Photo: (Los Angeles County Sheriff’s Department)
Show us the data.
That’s the message behind a joint lawsuit seeking to force the Los Angeles law enforcement authorities to release a massive trove of information collected by ubiquitous cameras that read license plates and can thus track the movements of millions of motorists not suspected of any crime. The cameras, called automatic license plate readers (ALPRs), are on fixed locations, including stop lights, street signs and in squad cars. Each camera can record as many as 1,800 plates per minute, and more than 160 million “data points” have been collected in Los Angeles County, according to one report. Critics say that gives authorities a huge database on the comings and goings of ordinary citizens.

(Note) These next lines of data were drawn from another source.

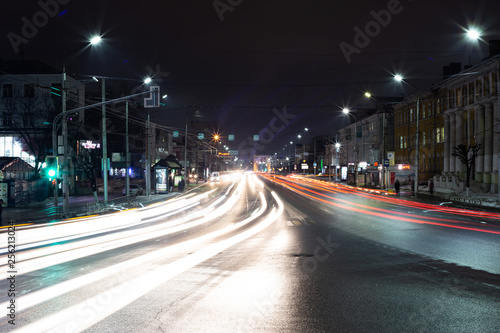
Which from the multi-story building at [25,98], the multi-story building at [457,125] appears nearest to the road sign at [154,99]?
the multi-story building at [457,125]

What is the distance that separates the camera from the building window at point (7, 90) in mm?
45219

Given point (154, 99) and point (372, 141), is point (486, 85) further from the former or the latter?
point (154, 99)

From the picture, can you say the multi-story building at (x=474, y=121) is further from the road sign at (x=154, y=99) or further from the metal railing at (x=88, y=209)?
the metal railing at (x=88, y=209)

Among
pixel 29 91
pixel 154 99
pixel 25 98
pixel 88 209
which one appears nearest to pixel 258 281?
pixel 154 99

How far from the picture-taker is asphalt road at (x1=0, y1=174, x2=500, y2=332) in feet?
17.6

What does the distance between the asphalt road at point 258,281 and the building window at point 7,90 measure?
3978 cm

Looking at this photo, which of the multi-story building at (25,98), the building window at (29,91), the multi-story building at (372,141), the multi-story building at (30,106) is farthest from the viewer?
the multi-story building at (372,141)

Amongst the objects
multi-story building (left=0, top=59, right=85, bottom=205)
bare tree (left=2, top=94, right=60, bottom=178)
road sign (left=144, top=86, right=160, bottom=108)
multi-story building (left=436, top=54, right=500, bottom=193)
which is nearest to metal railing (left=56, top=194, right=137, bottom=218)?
bare tree (left=2, top=94, right=60, bottom=178)

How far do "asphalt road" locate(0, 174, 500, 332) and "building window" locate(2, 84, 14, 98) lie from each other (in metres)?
39.8

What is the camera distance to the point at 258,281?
→ 24.5ft

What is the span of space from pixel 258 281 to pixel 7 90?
169 ft

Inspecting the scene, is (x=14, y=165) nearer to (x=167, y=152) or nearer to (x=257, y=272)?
(x=257, y=272)

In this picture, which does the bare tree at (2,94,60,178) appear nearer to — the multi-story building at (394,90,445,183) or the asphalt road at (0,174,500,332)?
the asphalt road at (0,174,500,332)

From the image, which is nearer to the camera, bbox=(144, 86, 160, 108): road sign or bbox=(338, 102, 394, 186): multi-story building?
bbox=(144, 86, 160, 108): road sign
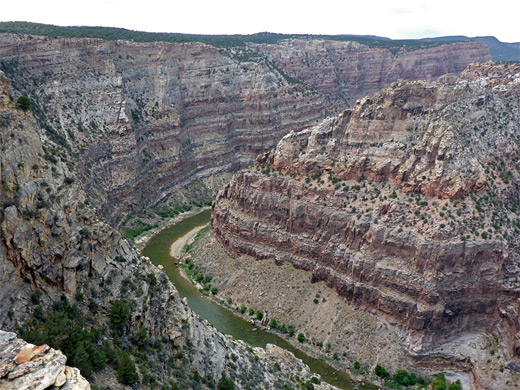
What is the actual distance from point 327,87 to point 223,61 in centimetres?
6109

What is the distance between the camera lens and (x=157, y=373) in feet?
112

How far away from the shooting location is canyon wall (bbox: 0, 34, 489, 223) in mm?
106125

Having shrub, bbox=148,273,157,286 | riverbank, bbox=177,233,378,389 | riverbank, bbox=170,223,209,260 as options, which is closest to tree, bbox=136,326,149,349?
shrub, bbox=148,273,157,286

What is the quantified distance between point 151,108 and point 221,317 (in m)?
78.0

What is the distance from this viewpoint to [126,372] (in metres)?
30.8

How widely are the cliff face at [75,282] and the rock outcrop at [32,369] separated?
25.5 ft

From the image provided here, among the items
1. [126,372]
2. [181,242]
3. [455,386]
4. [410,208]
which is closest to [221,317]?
[181,242]

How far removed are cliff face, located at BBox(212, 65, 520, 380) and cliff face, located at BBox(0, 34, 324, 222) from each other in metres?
44.2

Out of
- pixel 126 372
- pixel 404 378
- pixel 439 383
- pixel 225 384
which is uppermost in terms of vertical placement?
pixel 126 372

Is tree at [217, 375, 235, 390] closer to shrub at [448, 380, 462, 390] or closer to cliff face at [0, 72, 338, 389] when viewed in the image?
cliff face at [0, 72, 338, 389]

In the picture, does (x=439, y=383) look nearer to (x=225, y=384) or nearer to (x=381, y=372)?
(x=381, y=372)

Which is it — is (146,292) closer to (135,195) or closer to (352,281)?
(352,281)

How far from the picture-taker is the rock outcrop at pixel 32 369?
18625mm

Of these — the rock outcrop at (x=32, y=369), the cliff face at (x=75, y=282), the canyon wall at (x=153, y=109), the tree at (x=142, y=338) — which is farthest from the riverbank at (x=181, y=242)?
the rock outcrop at (x=32, y=369)
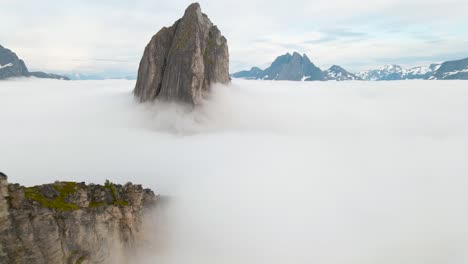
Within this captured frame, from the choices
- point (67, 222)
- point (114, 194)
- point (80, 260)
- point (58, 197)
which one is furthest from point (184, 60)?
point (80, 260)

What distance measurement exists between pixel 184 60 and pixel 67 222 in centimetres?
11845

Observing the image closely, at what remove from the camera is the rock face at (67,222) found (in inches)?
1976

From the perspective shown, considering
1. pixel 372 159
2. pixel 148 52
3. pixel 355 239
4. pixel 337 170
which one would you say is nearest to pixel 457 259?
pixel 355 239

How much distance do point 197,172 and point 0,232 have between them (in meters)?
88.9

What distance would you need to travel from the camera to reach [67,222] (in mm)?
57969

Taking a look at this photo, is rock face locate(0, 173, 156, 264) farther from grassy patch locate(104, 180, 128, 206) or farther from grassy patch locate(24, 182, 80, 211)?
grassy patch locate(104, 180, 128, 206)

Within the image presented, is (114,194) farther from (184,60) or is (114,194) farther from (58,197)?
(184,60)

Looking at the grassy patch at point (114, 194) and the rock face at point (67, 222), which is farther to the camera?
the grassy patch at point (114, 194)

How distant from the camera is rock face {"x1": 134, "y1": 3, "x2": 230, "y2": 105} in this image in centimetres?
16488

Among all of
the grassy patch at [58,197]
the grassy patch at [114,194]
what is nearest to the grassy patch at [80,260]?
the grassy patch at [58,197]

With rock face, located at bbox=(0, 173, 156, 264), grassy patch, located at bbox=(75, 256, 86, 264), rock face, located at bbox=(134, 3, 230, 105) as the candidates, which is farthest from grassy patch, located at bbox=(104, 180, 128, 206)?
rock face, located at bbox=(134, 3, 230, 105)

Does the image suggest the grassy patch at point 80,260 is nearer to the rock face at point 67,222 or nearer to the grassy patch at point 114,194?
the rock face at point 67,222

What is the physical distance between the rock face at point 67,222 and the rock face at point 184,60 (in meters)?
102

“By matching your car to a particular time, date and location — and building a database of that information over time — law enforcement can learn where you work and live, what doctor you go to, which religious services you attend, and who your friends are,” said Electronic Frontier Foundation Staff Attorney Jennifer Lynch, whose group has joined with the American Civil Liberties Union in filing suit. “The public needs access to data the police actually have collected to be able to make informed decisions about how ALPR systems can and can’t be used.”
The lawsuit, filed Monday in Los Angeles County Superior Court, asks a judge to order the Los Angeles Police Department and the Los Angeles County Sheriff’s Department to release records from the week of Aug. 12, 2012. While both agencies did provide some materials following requests filed under the California Public Records Act, they failed to disclose documents related to sharing information with other agencies, the lawsuit alleges.